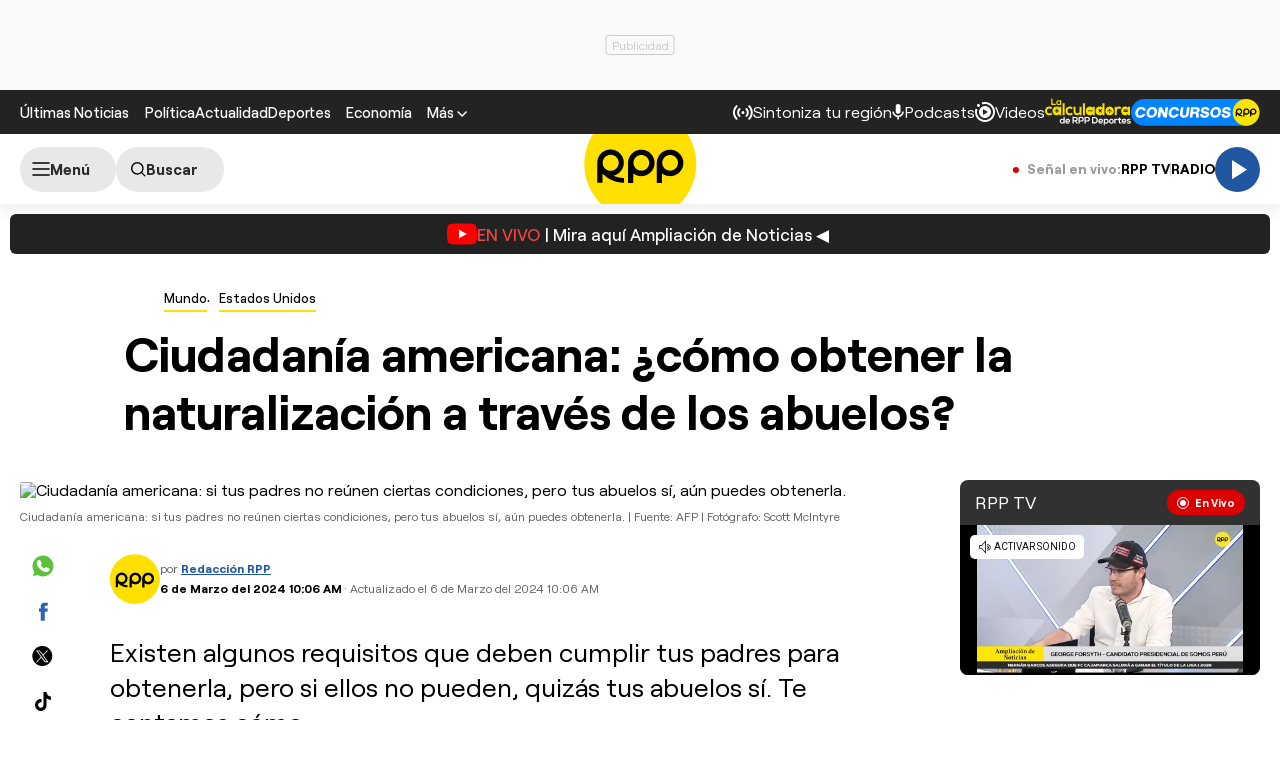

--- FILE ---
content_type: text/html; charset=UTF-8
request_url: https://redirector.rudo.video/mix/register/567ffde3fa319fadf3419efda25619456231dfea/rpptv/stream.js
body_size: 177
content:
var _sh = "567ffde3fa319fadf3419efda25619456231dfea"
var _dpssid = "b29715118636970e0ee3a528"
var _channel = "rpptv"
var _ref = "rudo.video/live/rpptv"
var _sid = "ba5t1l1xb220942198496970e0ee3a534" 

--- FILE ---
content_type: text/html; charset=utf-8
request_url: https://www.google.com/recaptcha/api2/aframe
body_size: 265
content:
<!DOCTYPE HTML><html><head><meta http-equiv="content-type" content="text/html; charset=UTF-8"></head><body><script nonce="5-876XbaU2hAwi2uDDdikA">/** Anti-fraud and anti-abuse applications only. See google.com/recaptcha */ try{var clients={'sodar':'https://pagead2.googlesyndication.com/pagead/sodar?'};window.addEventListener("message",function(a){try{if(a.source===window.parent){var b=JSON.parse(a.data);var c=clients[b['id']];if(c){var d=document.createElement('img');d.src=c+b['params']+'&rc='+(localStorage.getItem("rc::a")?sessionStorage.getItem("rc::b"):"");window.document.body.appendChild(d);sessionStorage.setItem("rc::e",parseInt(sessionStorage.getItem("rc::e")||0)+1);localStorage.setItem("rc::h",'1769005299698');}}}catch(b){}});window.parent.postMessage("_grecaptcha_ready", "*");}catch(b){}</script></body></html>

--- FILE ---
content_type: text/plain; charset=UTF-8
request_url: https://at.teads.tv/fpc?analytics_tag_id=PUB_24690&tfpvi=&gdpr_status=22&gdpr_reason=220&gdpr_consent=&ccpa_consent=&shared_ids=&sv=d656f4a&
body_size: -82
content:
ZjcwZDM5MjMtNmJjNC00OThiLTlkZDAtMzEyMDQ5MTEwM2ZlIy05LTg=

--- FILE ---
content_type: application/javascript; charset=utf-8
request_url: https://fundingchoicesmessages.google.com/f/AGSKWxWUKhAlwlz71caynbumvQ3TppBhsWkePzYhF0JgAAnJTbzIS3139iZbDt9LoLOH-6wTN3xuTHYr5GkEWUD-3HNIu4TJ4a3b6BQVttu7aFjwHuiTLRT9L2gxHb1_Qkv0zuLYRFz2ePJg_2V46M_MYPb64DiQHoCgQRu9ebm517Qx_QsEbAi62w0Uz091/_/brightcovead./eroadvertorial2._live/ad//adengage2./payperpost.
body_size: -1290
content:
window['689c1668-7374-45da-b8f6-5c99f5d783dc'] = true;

= = = =

- _Aim of the task_:
Where an entry contains an image, skip the image; repeat everything else exactly.

- _Task solution_:
--- FILE ---
content_type: text/html; charset=UTF-8
request_url: https://redirector.rudo.video/mix/register/567ffde3fa319fadf3419efda25619456231dfea/rpptv/stream.js
body_size: 177
content:
var _sh = "567ffde3fa319fadf3419efda25619456231dfea"
var _dpssid = "b29715118636970e0ee3a528"
var _channel = "rpptv"
var _ref = "rudo.video/live/rpptv"
var _sid = "ba5t1l1xb220942198496970e0ee3a534" 

--- FILE ---
content_type: text/html; charset=utf-8
request_url: https://www.google.com/recaptcha/api2/aframe
body_size: 265
content:
<!DOCTYPE HTML><html><head><meta http-equiv="content-type" content="text/html; charset=UTF-8"></head><body><script nonce="5-876XbaU2hAwi2uDDdikA">/** Anti-fraud and anti-abuse applications only. See google.com/recaptcha */ try{var clients={'sodar':'https://pagead2.googlesyndication.com/pagead/sodar?'};window.addEventListener("message",function(a){try{if(a.source===window.parent){var b=JSON.parse(a.data);var c=clients[b['id']];if(c){var d=document.createElement('img');d.src=c+b['params']+'&rc='+(localStorage.getItem("rc::a")?sessionStorage.getItem("rc::b"):"");window.document.body.appendChild(d);sessionStorage.setItem("rc::e",parseInt(sessionStorage.getItem("rc::e")||0)+1);localStorage.setItem("rc::h",'1769005299698');}}}catch(b){}});window.parent.postMessage("_grecaptcha_ready", "*");}catch(b){}</script></body></html>

--- FILE ---
content_type: text/plain; charset=UTF-8
request_url: https://at.teads.tv/fpc?analytics_tag_id=PUB_24690&tfpvi=&gdpr_status=22&gdpr_reason=220&gdpr_consent=&ccpa_consent=&shared_ids=&sv=d656f4a&
body_size: -82
content:
ZjcwZDM5MjMtNmJjNC00OThiLTlkZDAtMzEyMDQ5MTEwM2ZlIy05LTg=

--- FILE ---
content_type: application/javascript; charset=utf-8
request_url: https://fundingchoicesmessages.google.com/f/AGSKWxWUKhAlwlz71caynbumvQ3TppBhsWkePzYhF0JgAAnJTbzIS3139iZbDt9LoLOH-6wTN3xuTHYr5GkEWUD-3HNIu4TJ4a3b6BQVttu7aFjwHuiTLRT9L2gxHb1_Qkv0zuLYRFz2ePJg_2V46M_MYPb64DiQHoCgQRu9ebm517Qx_QsEbAi62w0Uz091/_/brightcovead./eroadvertorial2._live/ad//adengage2./payperpost.
body_size: -1290
content:
window['689c1668-7374-45da-b8f6-5c99f5d783dc'] = true;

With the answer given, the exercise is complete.